A mais nova delas, Mel, sentia arrepios a todo instante e intuía que havia mais
camadas para desvendar dessa mensagem do sonho com o cervo. Fechava os olhos para
mirar a si mesma. Talvez fosse o momento de compartilhar com suas irmãs mulheres,
filhas da Lua, o que ela estava vivendo e que podia encaixar em toda essa história de água
presa, de sangue esparramado na terra e da falta da presença da deusa no céu daquela
noite. Mel sentiu seu coração ir se tornando, aos poucos, uma bem pequenina jabuticaba.
Compacto, apertado e pronto para estourar. “Eu não estou entregando meu sangue à terra,
porque eu não estou tendo luas há meses. Eu não estou grávida, eu não estou tomando
nada de diferente que pudesse afetar... E eu tenho me sentido bem, ótima... até esse
encontro com o cervo me despertar interpretações outras do que eu tenho vivido. Cheguei
a pensar que era esse o motivo da convocação da deusa para essa noite... não ter ela aqui
é totalmente sem sentido. Mas, eu quero falar de outro sentido para vocês. O sentido que
eu vou tomar. Hoje, sou eu quem vou até a Lua.”

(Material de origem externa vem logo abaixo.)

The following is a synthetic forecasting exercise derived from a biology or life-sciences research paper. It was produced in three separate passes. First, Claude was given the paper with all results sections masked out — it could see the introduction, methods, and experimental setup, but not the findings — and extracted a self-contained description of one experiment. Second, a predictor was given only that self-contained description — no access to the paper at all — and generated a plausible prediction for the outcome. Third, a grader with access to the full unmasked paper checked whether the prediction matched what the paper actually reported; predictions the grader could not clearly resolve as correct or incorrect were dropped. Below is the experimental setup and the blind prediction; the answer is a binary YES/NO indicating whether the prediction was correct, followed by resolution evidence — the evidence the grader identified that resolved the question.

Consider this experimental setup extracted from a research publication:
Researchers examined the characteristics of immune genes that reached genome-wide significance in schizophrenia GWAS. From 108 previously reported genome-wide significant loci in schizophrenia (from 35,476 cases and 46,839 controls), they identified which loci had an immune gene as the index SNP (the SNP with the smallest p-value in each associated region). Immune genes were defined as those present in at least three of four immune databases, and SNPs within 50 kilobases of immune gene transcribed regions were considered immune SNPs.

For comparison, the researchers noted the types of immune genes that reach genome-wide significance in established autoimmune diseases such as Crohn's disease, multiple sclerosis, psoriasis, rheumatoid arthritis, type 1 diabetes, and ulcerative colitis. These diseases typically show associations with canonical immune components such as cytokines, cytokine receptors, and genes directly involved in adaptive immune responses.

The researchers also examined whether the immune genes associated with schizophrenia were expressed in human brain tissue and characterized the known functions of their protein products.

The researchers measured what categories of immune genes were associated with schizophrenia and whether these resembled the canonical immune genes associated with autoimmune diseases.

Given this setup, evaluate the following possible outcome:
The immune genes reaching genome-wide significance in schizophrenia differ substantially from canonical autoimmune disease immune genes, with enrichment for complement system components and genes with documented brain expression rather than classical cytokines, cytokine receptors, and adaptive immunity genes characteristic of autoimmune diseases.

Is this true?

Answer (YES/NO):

Um breve silêncio precedeu um falatório descompassado liberado por todas as


mulheres da sala ao mesmo tempo, algumas se ressentiam pelo segredo outras se
empolgavam em especulações, mas todas duvidavam que a solução a ser feita naquele
momento era de mandar a pupila do grupo para ficar de frente com a própria Lua. O relato
sincero e direto de Mel liberou barreiras que ela nem imaginava, com sua coragem e
assertividade ela convidada o tempo para dançar no seu passo. E ele ouviu, a chuva
começou a cair de maneira forte, gotas grossas e livres para molhar toda aquela terra. Foi
o barulho necessário para também as fazer ouvir e assim decidir pela proposta ousada da
menina-mulher. O impulso para levar Mel para a Lua viria dos balanços das bacias-
mulheres embalando seus líquidos mais enraizados através das forças de suas ancas,
transpassando suas cinturas, ventres e umbigos. A dança feroz que as tomou as abria
gulosas para o mundo nas beiras e guardava seus poderes no meio do círculo, expandindo
e retraindo elas impulsionavam energia quente, do fogo de existir, de fervor de lançar
uma flecha para o alto. As sete mulheres criavam uma onda que as levava, entregues
sacudiam e rebolavam mais seus quadris, sentiam aquele instante acelerar seus corações,
alagar seus olhos e por último, cada uma liberava um grito saído direto de suas sombras.

Era quase meia noite, a chuva ainda caída forte lá fora e agora elas eram seis
mulheres na sala. Mel foi se encontrar com a deusa Lua.